• _JOB ITEM 1_
From the HBase deadlock post, pull out the stretch from "You are viewing" through "few thousand puts)" and copy it word for word.
• _JOB ITEM 2_
Which distinct Java source file names (ending in ".java") show up in the thread dump of the HBase deadlock post? Name each one once.

• _EXCERPTED PASSAGE_

+ + + +

You are viewing a plain text version of this content. The canonical link for it is here.
Posted to user@hbase.apache.org by Sujee Maniyam <su...@sujee.net> on 2010/06/10 23:26:28 UTC

dead-lock at HTable flusCommits with multiple clients...

I am importing data into Hbase with a client running 10 threads.  I
explicitly call 'flushCommit' from each thread (after a few thousand puts)

Here is the thread-dump:

"pool-1-thread-20" prio=10 tid=0x0000000041072800 nid=0x17d8 in
Object.wait() [0x00007fdaee6c8000]
   java.lang.Thread.State: WAITING (on object monitor)
        at java.lang.Object.wait(Native Method)
        at java.lang.Object.wait(Object.java:485)
        at
org.apache.hadoop.hbase.ipc.HBaseClient.call(HBaseClient.java:721)
        - locked <0x00007fdb26342780> (a
org.apache.hadoop.hbase.ipc.HBaseClient$Call)
        at
org.apache.hadoop.hbase.ipc.HBaseRPC$Invoker.invoke(HBaseRPC.java:333)
        at $Proxy0.put(Unknown Source)
        at
org.apache.hadoop.hbase.client.HConnectionManager$TableServers$3$1.call(HConnectionManager.java:1243)
        at
org.apache.hadoop.hbase.client.HConnectionManager$TableServers$3$1.call(HConnectionManager.java:1241)
        at
org.apache.hadoop.hbase.client.HConnectionManager$TableServers.getRegionServerWithRetries(HConnectionManager.java:1050)
        at
org.apache.hadoop.hbase.client.HConnectionManager$TableServers$3.doCall(HConnectionManager.java:1240)
        at
org.apache.hadoop.hbase.client.HConnectionManager$TableServers$Batch.process(HConnectionManager.java:1162)
        at
org.apache.hadoop.hbase.client.HConnectionManager$TableServers.processBatchOfRows(HConnectionManager.java:1248)
        at
org.apache.hadoop.hbase.client.HTable.flushCommits(HTable.java:666)
        at org.apache.hadoop.hbase.client.HTable.put(HTable.java:510)
        - locked <0x00007fdafc35da30> (a
org.apache.hadoop.hbase.client.HTable)

"pool-1-thread-19" prio=10 tid=0x000000004100c800 nid=0x17cd in
Object.wait() [0x00007fdaee7c9000]
   java.lang.Thread.State: WAITING (on object monitor)
        at java.lang.Object.wait(Native Method)
        at java.lang.Object.wait(Object.java:485)
        at
org.apache.hadoop.hbase.ipc.HBaseClient.call(HBaseClient.java:721)

+ + + +

• _PROVIDED MATERIAL_
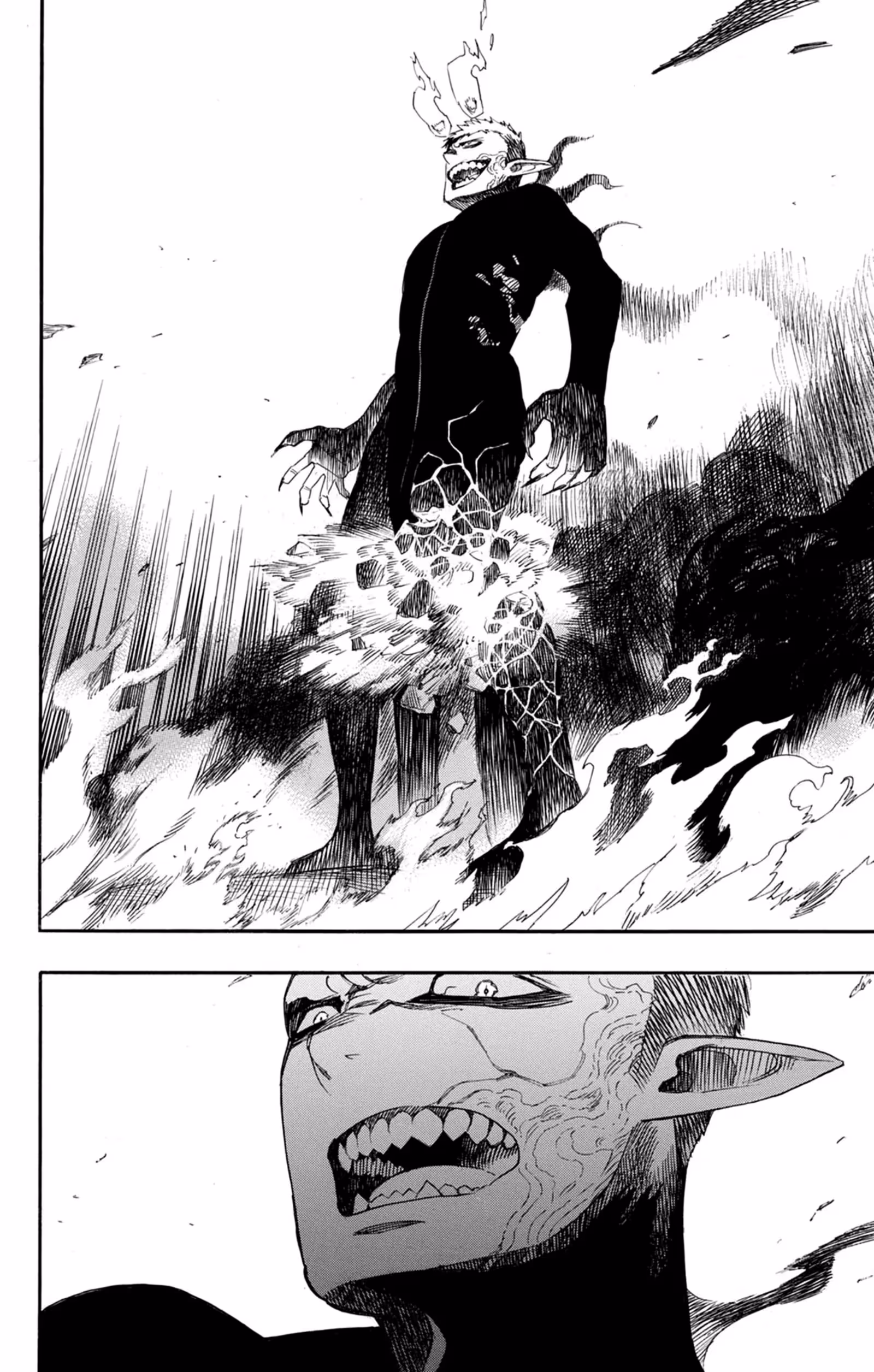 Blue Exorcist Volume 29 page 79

+ + + +

• _EXPECTED OUTPUT 1_
You are viewing a plain text version of this content. The canonical link for it is here.
Posted to user@hbase.apache.org by Sujee Maniyam <su...@sujee.net> on 2010/06/10 23:26:28 UTC

dead-lock at HTable flusCommits with multiple clients...

I am importing data into Hbase with a client running 10 threads.  I
explicitly call 'flushCommit' from each thread (after a few thousand puts)

• _EXPECTED OUTPUT 2_
- Object.java
- HBaseClient.java
- HBaseRPC.java
- HConnectionManager.java
- HTable.java